I looked at his hands. He had his hands palm-down on his thighs, with his back perfectly straight like a schoolboy trying to prove he was on his best behavior. I thought, Now I know what it means to be frightened stiff.
We made a quick tour of the southern half of the campus. It wasn’t the largest or most prestigious university in the state, but I always suspected it was the most beautiful. Like everyone, Isaac was impressed by the trees—hundred-year-old oaks that, especially in August, seemed more essential to the idea of the university than any of the buildings. I felt a surge of nostalgia every time I came there, and offered to take him to the library. “I would appreciate that,” he said.
We were standing in the main reading room—a wide, grand hall that a professor of mine had described as a terrible clash of
Midwestern and classical taste—when I decided that, for Isaac’s sake, I’d had enough of his formal politeness. He’d been staring silently for several minutes at the wood-paneled walls lined with leather books and supported by marble columns, all of which stood on top of a thick green carpet that could have been found in any one of a hundred living rooms in town.
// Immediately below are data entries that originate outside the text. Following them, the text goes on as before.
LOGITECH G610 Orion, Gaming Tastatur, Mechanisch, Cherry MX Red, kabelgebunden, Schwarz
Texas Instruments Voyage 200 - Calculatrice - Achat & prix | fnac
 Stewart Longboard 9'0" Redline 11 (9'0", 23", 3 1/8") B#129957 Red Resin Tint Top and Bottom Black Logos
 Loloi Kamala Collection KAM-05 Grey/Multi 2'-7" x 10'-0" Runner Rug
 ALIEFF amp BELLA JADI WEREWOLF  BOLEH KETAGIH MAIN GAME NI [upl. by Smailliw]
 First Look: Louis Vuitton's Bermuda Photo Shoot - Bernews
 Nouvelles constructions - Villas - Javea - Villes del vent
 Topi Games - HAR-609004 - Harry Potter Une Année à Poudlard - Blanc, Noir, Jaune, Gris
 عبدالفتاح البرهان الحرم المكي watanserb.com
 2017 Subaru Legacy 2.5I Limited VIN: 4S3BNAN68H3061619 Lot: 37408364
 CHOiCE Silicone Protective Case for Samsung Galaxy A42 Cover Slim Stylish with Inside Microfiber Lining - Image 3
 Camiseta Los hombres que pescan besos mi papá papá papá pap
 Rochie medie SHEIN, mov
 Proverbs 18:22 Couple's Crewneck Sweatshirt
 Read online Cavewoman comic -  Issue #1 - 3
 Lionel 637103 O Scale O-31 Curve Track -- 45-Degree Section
He looked down before he stepped onto the carpet, and I could almost hear him wondering if he should take his shoes off. He was still staring at the walls in awe when I shouted to him, “How do you like America?”—not quite at the top of my voice, but definitely somewhere near it.
There were two weeks until the start of the semester, so the library was nearly empty. The few people there all turned to stare at us, and I could see a librarian on the other side of the hall slowly making her way toward me. As she did so, Isaac walked out of the room and then the library without saying a word. I began to prepare yet another series of apologies—to him, to the librarian, and, if I lost Isaac, to David. I waited until the librarian had almost reached me, before following Isaac out: to run after him, in our town, at that time, would have given the wrong impression.